The individual effects of S and Si on the electrical resistivity of liquid Fe are seen in the results for the conditions of small planetary cores. Fe-16wt%S-2wt%Si has an electrical resistivity of 300-450 µΩ·cm at the complete melt in the pressure range of 2-7 GPa. Pure Fe at the same pressures is at most half this value [4], meaning that a moderate amount of S greatly decreases thermal conductivity in the liquid core.

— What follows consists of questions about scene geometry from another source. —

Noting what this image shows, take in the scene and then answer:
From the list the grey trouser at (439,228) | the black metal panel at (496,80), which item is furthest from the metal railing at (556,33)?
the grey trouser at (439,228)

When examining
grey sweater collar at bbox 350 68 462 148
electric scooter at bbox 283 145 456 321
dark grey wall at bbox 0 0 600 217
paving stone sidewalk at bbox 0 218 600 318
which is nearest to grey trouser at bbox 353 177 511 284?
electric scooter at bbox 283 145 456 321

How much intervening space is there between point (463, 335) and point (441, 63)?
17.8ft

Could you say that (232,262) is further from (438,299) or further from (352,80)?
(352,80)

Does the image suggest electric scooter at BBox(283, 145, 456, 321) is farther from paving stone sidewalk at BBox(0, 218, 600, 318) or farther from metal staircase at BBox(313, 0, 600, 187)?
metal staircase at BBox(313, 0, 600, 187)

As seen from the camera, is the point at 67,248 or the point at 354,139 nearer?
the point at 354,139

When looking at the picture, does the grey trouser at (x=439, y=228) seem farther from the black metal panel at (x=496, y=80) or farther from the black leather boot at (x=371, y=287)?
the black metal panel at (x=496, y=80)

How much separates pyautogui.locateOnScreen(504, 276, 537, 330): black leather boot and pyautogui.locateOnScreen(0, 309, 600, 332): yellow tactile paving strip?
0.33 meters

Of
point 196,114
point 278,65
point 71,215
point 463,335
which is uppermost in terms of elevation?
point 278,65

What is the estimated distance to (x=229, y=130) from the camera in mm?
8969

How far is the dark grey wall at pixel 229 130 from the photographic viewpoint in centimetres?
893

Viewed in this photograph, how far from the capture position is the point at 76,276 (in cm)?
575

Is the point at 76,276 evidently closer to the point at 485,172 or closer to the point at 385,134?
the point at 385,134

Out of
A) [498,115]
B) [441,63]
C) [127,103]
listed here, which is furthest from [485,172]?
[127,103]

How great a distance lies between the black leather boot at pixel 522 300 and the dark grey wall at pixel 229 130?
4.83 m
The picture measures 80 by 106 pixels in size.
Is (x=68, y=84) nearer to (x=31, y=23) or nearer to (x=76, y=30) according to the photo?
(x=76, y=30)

These results may be used to find the adiabatic heat flux at the top of the core of a given planetary body, with direct application to the formation of a magnetic dynamo in the liquid cores of objects such as Vesta, Ganymede, and Mars.

References:

[1] Steenstra, E.S., Dankers, D., Berndt, J., Klemme, S., Matveev, S., van Westrenen, W., 2019. Icarus, v. 317, p. 669-681.

[2] Pringle, E.A., Savage, P.S., Badro, J., Barrat, J.-A., Moynier, F., 2013. Earth Planet. Sci. Lett., v. 373, p. 75-82.

[3] Chabot, N.L., Wollack, E.A., Klima, R.L., Minitti, M.E., 2014. Earth Planet. Sci. Lett., v. 390, p. 199-208.

[4] Yong, W., Secco, R.A., Littleton, J.A.H., Silber, R.E., 2019. Geophys. Res. Lett., v. 46, p. 11065-11070.